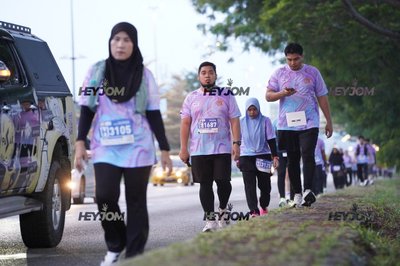 HTM Ipoh 7 Bridges Marathon 2026 (10th Series)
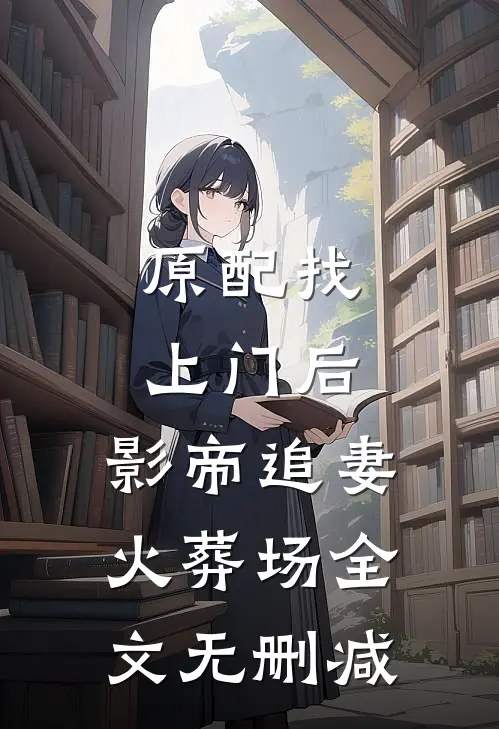 原配找上门后，影帝追妻火葬场全文无删减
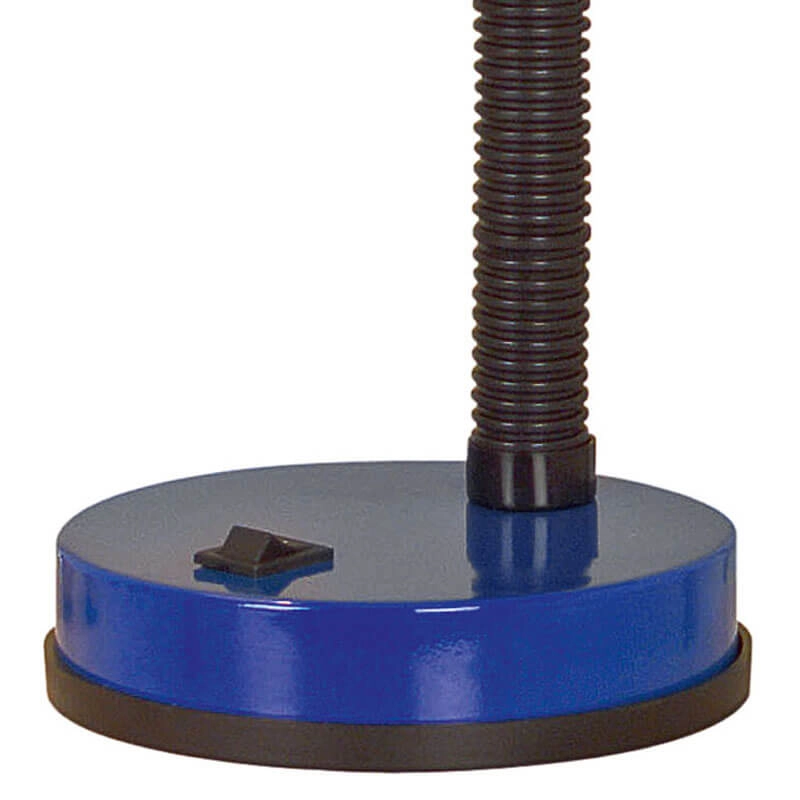 Tafellamp Basic blauw Eglo 9002759923204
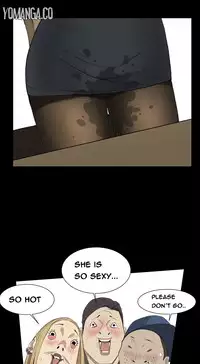 [Keum Sah Gong] Si-Eun Ch.1-40 (English) (Ongoing)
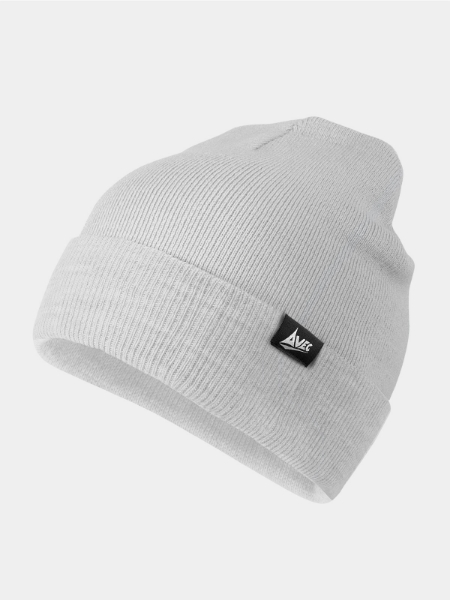 Picture of BEANIE HAT - GREY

BRIEF>
Retype the lines exactly as they appear, beginning with the line that contains "[Keum Sah Gong]" and ending with the final line of the entries, and omit the pictures.

OUTPUT OF THE TASK>
 [Keum Sah Gong] Si-Eun Ch.1-40 (English) (Ongoing)
 Picture of BEANIE HAT - GREY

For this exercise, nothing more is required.